Roundabouts are on the rise in the United States

Published 12:00 am Friday, July 31, 2015

Getting stuck in a long line of vehicles for minutes at a time, simply trying to ease onto a clogged main road, is nobody’s idea of fun.

But that’s the problem that Matt Kothe faced every day on his commute. “No one would ever stop to let me in,” said Kothe, a media coordinator from Knoxville, Tennessee.

But for Kothe, his commute improved once the stop sign was replaced with a roundabout.

“It used to take me up to 10 minutes to get onto the main road,” he said. “Now there are no holdups.”

Once seen only in countries like France and Britain, the roundabout, favored by traffic engineers because it cuts congestion and reduces collisions and deaths, is experiencing rapid growth in the United States.

First built in the United States in the early 1990s, roundabouts have doubled in the last decade, to around 5,000 today, according to Richard Retting, a former transportation researcher at the Insurance Institute for Highway Safety.

“There are hundreds if not thousands more in the planning stages,” he said.

Roundabouts are not the same as traffic circles.

Columbus Circle in Manhattan, New York, for example, is a traffic circle; vehicles have the right of way based on when their light turns green.

But roundabouts typically do not have traffic lights; instead, a vehicle approaching one slows to around 20 mph and yields to those already in the circle.

New Jersey has gradually been replacing traffic circles with roundabouts. At trouble-prone intersections, “one of the options given serious consideration would be a modern roundabout,” said Kevin Israel, spokesman for the New Jersey Transportation Department.

Compared with stop signs and traffic lights, roundabouts are significantly safer, engineers say. For example, crashes that result in serious injuries or death are reduced by 82 percent versus a two-way stop, and by 78 percent compared with an intersection with traffic lights, according to Jeff Shaw, intersections program manager for the Federal Highway Administration.

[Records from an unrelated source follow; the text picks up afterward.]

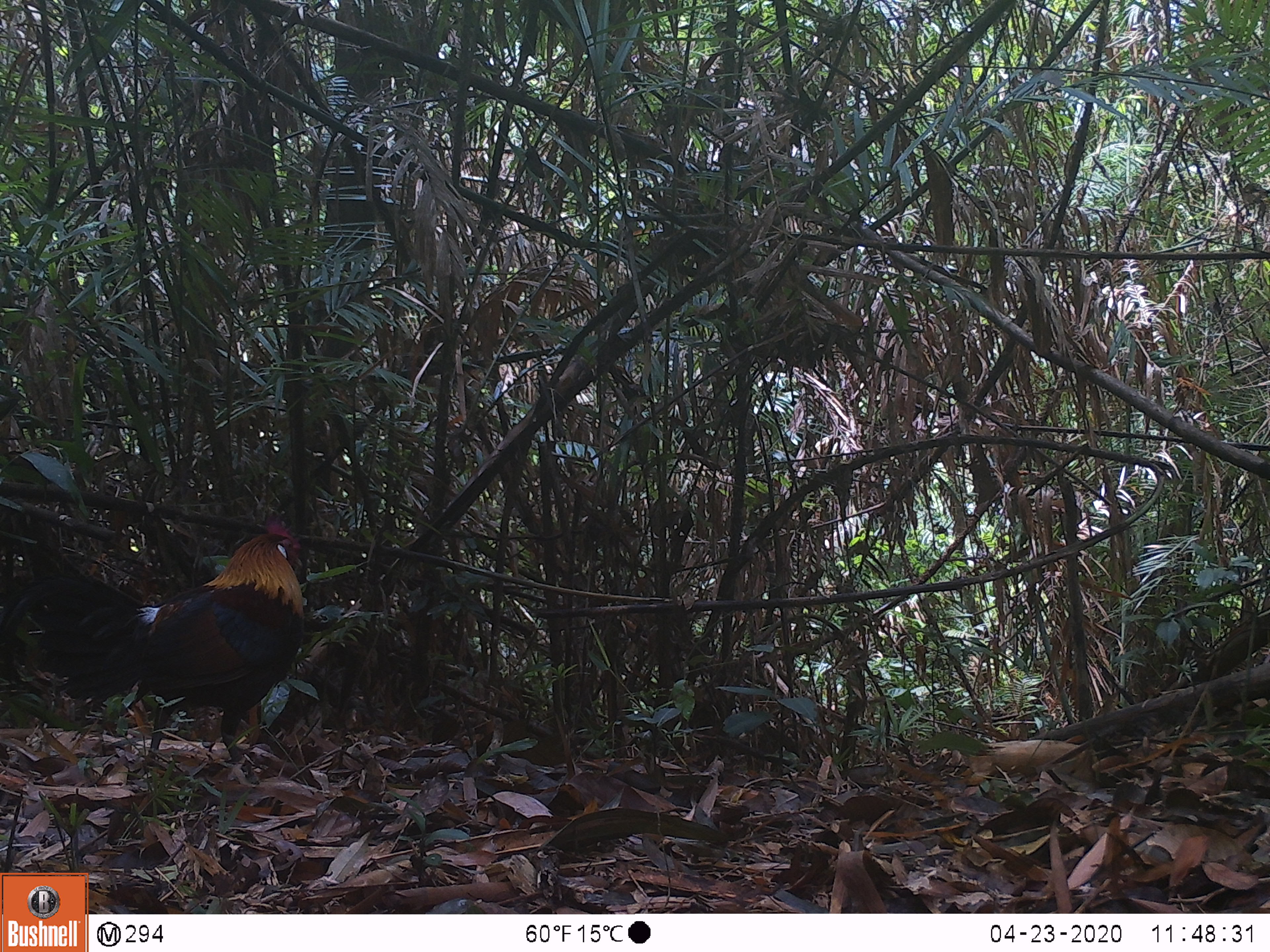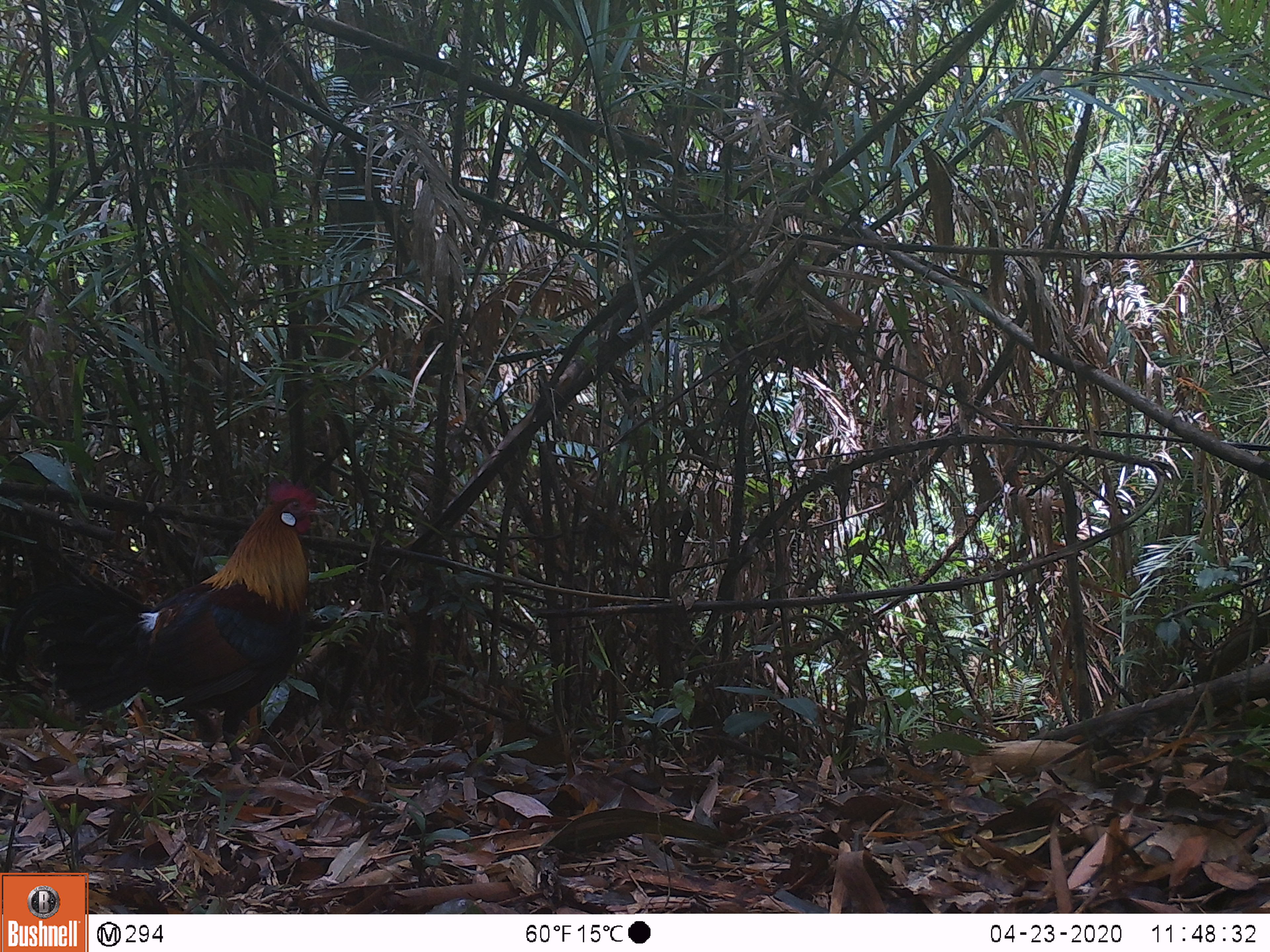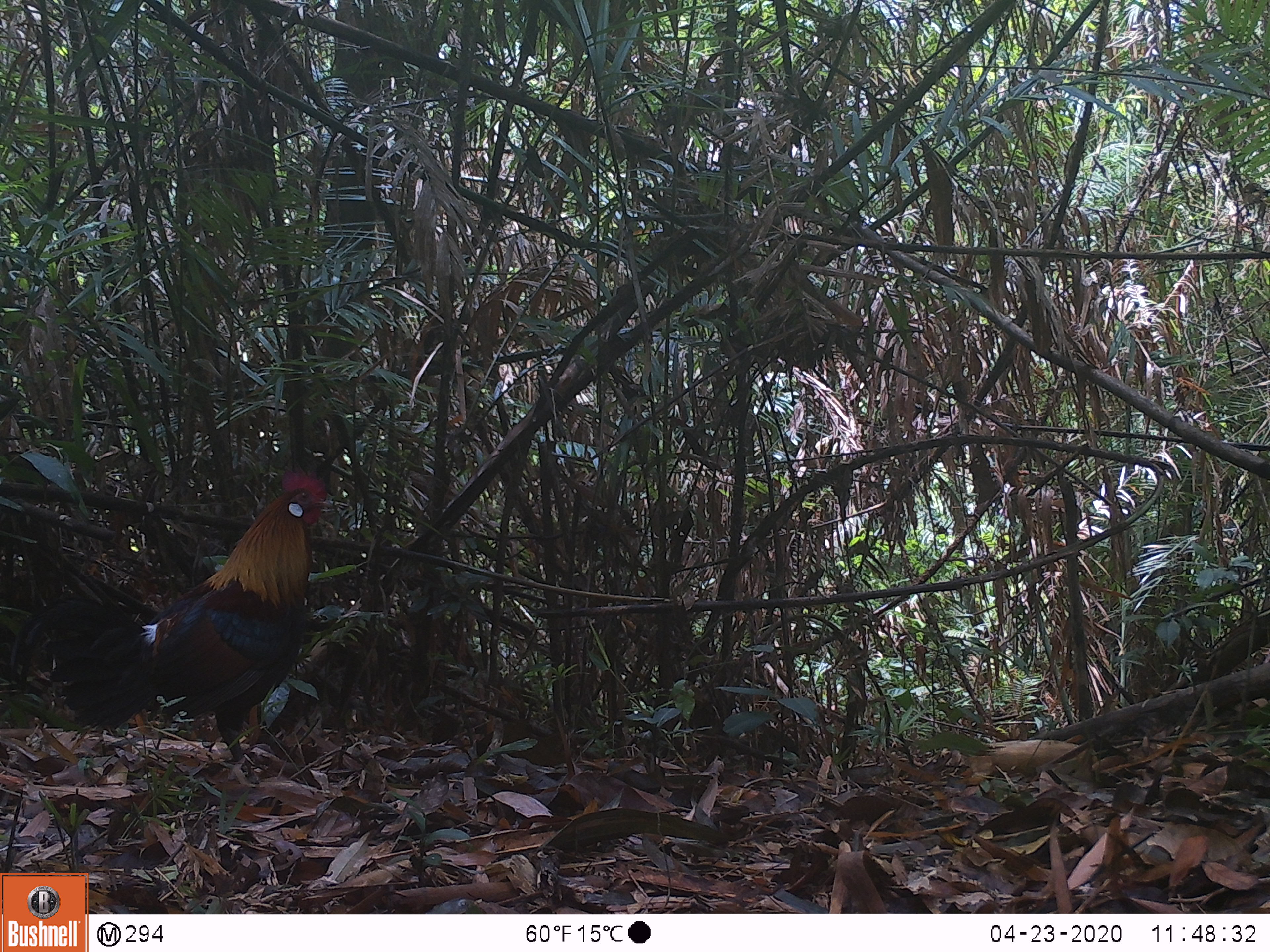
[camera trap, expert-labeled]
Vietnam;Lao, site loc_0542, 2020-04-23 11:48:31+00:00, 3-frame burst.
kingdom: Animalia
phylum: Chordata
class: Aves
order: Galliformes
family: Phasianidae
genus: Gallus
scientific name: Gallus gallus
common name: red junglefowl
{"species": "red junglefowl (Gallus gallus)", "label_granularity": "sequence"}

Retting of the insurance group said that the reduction in injuries and fatalities was “unmatched by anything else we can do in traffic engineering.”

Unlike standard intersections, drivers cannot speed across a street and hit a vehicle in the perpendicular lane; instead, they must slow and merge with others in the circle. Left turns in front of oncoming traffic are eliminated. And because vehicles never come to a complete stop, less fuel is consumed.

And there is even a side benefit: If drivers are not familiar with the area, they can circle endlessly until they figure out their route —think Chevy Chase’s character in “National Lampoon’s European Vacation.”

The federal government is a big supporter of roundabouts. “Our interest is to have their numbers grow,” Shaw said. “All the states have come around and embraced them. We’re seeing hundreds of new ones every year.”

While federal dollars typically pay for the bulk of the cost of local safety improvements, roundabout construction can be promoted with funding incentives, with some qualifying for 100 percent federal funding, Shaw said.

Regarding cost, traffic lights that are part of a connected grid can cost upward of $200,000 to install the signal and the sensors in the road. Then there is the upkeep.

“They require constant maintenance,” said Brian Walsh, state traffic design and operations engineer for the Washington state Transportation Department.

Despite the many advantages of roundabouts, public opinion is not always so welcoming. Individuals and local communities complain that roundabouts are difficult to understand; they’re difficult to drive through; they take up too much space and are unattractive.

“We have lost roundabouts for political reasons,” said Walsh, the Washington state transportation official.

When a roundabout was planned in Malta, New York, north of Albany 10 years ago, “the community was very split on getting one,” said Carol Breen, a spokeswoman for the New York state Transportation Department. “But afterwards, everyone loved it.”

Kothe, the Knoxville commuter, said that he saw at least two or three people a week who stopped at each entrance trying to let traffic in while driving around the circle. “So I definitely think Americans need some help getting the hang of it,” he said.

Community and driver objections are beside the point, said Peter Doctors, a traffic engineer and designer of an early roundabout in Santa Barbara, California.

“Just because people have driver’s licenses does not make them traffic engineers,” he said. “Even if people are confused about how to use them, they’re still working.”